**Exercise instructions**
Reproduce verbatim the part of the text on children and sleep that opens with the words containing "I’m Only Sleeping…(I" and closes with "child is different.".
* START Text excerpt *
I’m Only Sleeping…(I wish!)

I have learned in recent years that I need sleep to function as a halfway nice person. So I place a high priority on sleep around here. In fact, one reason I am usually so skinny is that when given the choice between sleeping or abating my hunger I am much more likely to choose sleep. I even tell people that the main reason I choose to homeschool is so I don’t have to get up early in the morning. I have also learned a few interesting things about kids and sleep in recent years:

1. Every child is different.

My oldest is the sort that was and is running (physically, mentally, and verbally) all day long. She would never sleep unless I was laying there with her until she was about 2 1/2. It didn’t matter how deep asleep she appeared to be, if I tried to leave the bed she would be awake within five minutes. Otherwise she could sleep through anything and would sleep for twelve hours straight at night. So I spent many nights reading books by night light while she slept. My second daughter has generally needed less sleep and has been an early riser.

The other difference is that my oldest would never go to sleep voluntarily, even now. She has always tried to negotiate “one more” snack, book, game, story, or show to put off going to bed. My middle one, though, has often told me from the time she could talk when she was ready to go to bed. And her routine has always been fairly simple: a few books, lights out, back scratch, and snuggle. We’ll have to see how #3 handles bedtime when she stops sleeping 20 hours a day.

2. Putting kids to bed is like space travel; there is a small window to achieve the best results.

This window of opportunity is the line between the child being tired enough to fall asleep and being so over-tired that they become hysterical. This window can close faster than you think. It can help to have a consistent bedtime (or routine-starting time), but you never know what unexpected activities or naps a day may bring making your child more tired or less tired when bedtime rolls around.

In the words of Mad-Eye Moody, what you have to have to navigate through this window is “Constant vigilance!!” You must pay attention to the signals your child may be sending. My oldest DD would get even more hyper than usual when she started getting tired (which I didn’t think was possible). My middle DD gets destructive (or lately I should say more destructive); when she is getting tired she is more likely to start hitting, throwing things, and intentionally making messes. So depending on whether she has had a nap or not, I always gauge if her bad behavior is just a result of disobedience or a need to sleep and act accordingly.
* END Text excerpt *
* START Data shown *
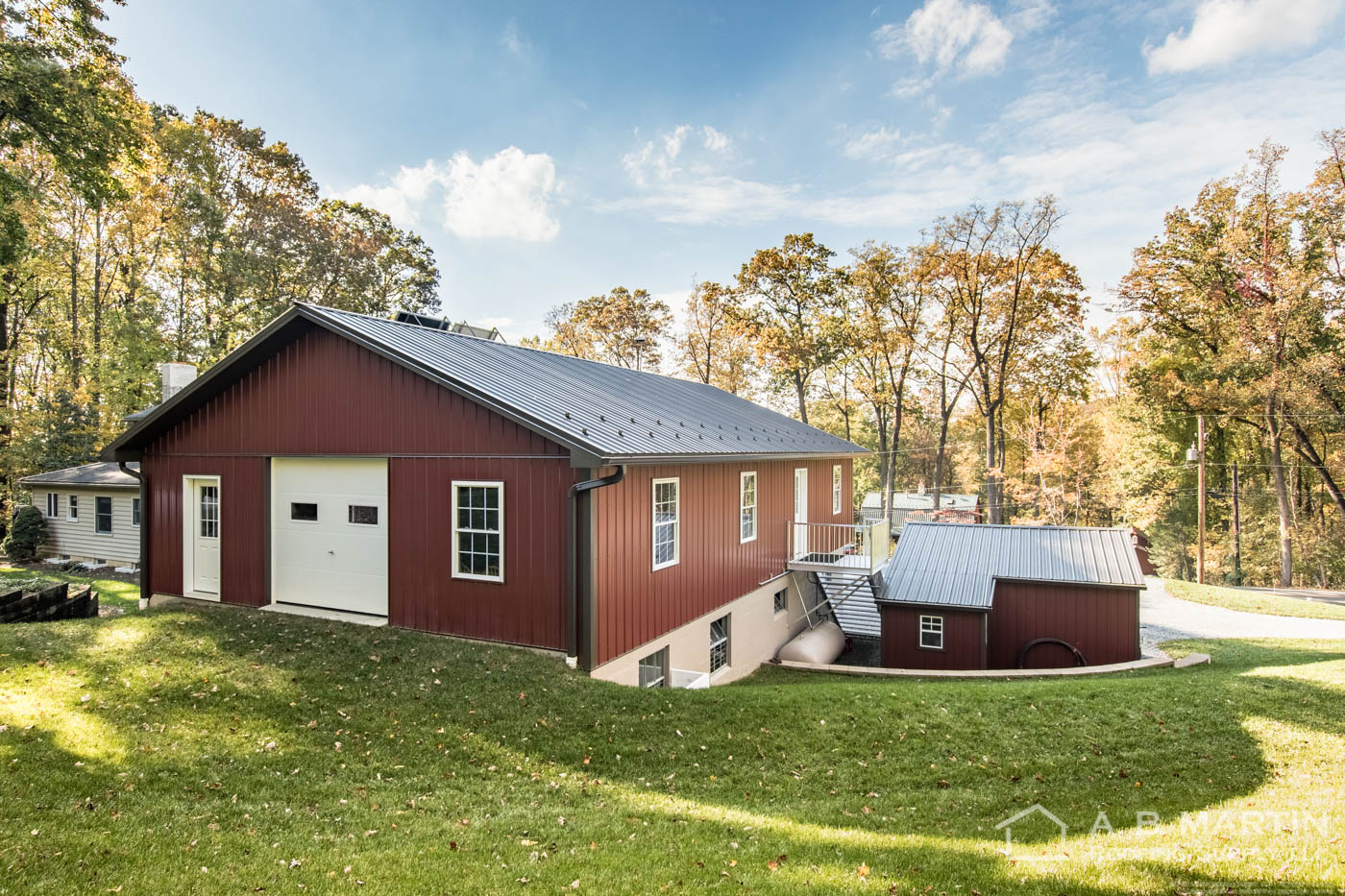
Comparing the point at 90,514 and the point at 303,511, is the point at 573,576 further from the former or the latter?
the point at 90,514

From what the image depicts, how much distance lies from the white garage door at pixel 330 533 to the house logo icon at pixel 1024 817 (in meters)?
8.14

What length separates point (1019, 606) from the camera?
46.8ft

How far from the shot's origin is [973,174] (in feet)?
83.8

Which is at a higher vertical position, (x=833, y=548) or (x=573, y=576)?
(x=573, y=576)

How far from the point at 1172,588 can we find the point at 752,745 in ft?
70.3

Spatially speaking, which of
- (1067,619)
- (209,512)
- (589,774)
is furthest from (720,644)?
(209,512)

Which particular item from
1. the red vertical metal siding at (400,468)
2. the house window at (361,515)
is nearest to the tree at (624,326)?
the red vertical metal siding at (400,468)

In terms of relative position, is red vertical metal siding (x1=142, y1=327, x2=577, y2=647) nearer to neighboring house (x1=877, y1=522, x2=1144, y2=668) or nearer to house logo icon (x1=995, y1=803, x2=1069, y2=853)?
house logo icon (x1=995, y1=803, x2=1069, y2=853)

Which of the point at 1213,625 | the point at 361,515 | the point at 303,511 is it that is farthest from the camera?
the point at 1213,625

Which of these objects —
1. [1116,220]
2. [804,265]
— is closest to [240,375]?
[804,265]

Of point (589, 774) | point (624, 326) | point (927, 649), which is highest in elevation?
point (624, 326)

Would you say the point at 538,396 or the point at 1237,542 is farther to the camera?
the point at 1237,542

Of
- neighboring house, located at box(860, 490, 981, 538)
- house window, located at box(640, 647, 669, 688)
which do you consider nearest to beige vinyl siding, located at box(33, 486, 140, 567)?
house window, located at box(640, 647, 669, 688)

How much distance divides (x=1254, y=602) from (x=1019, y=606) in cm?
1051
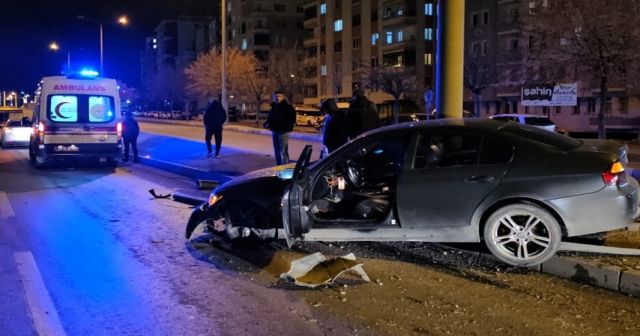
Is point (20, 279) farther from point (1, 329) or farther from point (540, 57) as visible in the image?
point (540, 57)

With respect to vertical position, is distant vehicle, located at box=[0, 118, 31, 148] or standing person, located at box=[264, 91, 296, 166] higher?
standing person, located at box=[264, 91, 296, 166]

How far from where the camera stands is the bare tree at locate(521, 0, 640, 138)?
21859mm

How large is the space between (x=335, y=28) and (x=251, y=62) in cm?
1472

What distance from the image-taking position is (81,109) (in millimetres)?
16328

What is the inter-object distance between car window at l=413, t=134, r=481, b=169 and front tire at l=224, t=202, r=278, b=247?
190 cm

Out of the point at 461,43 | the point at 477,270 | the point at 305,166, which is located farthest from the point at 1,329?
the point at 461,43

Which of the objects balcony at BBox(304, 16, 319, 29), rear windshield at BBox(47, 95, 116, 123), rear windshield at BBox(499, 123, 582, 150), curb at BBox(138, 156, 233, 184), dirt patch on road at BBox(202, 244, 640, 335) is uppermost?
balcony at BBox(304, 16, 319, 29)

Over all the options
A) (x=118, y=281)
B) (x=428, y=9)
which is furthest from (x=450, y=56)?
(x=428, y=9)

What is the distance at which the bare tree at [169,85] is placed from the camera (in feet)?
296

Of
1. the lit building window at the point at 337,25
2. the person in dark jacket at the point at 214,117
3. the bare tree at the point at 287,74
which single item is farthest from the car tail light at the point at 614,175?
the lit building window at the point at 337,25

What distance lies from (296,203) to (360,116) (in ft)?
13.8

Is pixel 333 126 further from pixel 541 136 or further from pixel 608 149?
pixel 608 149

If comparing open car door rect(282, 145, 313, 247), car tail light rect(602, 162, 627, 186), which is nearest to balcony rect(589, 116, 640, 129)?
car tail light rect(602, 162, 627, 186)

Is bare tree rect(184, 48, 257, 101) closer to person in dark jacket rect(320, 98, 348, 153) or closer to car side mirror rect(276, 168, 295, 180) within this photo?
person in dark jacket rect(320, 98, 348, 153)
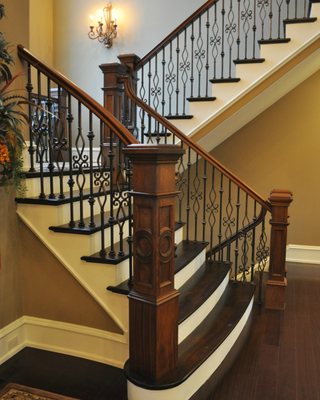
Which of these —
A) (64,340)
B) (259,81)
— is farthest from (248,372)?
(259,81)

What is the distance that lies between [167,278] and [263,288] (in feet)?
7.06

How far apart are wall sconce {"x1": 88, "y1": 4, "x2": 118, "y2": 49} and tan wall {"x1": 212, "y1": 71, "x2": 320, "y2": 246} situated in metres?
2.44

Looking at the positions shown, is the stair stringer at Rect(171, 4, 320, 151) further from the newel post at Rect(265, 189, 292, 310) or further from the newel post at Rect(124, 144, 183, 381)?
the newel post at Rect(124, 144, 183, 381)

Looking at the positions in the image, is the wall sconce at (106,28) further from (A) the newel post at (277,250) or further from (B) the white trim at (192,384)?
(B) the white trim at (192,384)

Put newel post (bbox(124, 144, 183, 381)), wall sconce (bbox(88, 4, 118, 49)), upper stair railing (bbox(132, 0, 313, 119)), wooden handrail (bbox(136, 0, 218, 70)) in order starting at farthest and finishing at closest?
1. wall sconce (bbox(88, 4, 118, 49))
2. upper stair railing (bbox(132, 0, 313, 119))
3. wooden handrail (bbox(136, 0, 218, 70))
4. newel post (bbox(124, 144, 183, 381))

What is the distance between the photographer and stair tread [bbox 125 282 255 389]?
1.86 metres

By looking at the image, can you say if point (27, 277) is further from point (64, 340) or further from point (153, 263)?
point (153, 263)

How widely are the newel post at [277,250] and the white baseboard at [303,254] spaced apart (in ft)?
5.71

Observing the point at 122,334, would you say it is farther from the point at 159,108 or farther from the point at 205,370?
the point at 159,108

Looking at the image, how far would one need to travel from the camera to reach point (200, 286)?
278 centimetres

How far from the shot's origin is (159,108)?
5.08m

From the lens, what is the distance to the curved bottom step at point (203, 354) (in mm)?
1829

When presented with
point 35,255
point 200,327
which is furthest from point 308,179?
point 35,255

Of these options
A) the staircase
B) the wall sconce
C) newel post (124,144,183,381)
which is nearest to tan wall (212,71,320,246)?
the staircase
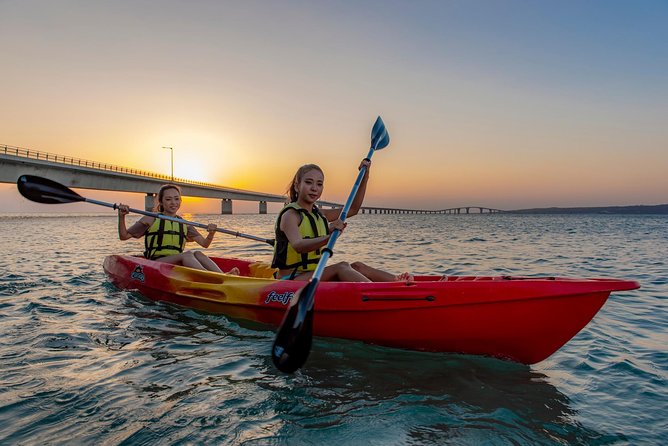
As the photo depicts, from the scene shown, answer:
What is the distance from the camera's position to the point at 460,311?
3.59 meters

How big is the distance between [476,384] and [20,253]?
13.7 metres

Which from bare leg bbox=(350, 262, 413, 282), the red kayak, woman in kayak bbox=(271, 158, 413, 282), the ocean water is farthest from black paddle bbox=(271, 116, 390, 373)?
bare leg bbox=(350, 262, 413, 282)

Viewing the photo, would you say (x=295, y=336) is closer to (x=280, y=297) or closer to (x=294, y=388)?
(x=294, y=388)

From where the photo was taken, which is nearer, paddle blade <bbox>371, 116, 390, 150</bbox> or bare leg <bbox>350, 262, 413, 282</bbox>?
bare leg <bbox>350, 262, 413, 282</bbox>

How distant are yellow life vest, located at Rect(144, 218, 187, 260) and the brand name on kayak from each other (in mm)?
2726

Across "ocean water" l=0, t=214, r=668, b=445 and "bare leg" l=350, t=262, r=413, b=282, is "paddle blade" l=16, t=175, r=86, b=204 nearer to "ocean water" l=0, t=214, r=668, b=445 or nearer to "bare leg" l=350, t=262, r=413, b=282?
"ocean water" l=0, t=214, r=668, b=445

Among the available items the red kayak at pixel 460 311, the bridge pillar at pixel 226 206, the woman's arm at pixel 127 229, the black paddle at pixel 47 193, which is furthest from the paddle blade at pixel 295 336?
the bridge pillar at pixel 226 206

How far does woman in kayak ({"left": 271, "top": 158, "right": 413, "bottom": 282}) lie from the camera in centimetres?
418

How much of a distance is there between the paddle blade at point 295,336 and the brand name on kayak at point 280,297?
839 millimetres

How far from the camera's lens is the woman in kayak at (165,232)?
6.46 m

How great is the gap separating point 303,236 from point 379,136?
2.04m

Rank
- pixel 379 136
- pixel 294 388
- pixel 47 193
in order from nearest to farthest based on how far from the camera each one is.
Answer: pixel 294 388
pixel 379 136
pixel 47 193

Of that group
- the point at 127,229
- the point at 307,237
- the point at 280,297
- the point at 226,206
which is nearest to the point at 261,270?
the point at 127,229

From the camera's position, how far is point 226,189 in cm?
* END Data shown *
**Correct result**
I’m Only Sleeping…(I wish!)

I have learned in recent years that I need sleep to function as a halfway nice person. So I place a high priority on sleep around here. In fact, one reason I am usually so skinny is that when given the choice between sleeping or abating my hunger I am much more likely to choose sleep. I even tell people that the main reason I choose to homeschool is so I don’t have to get up early in the morning. I have also learned a few interesting things about kids and sleep in recent years:

1. Every child is different.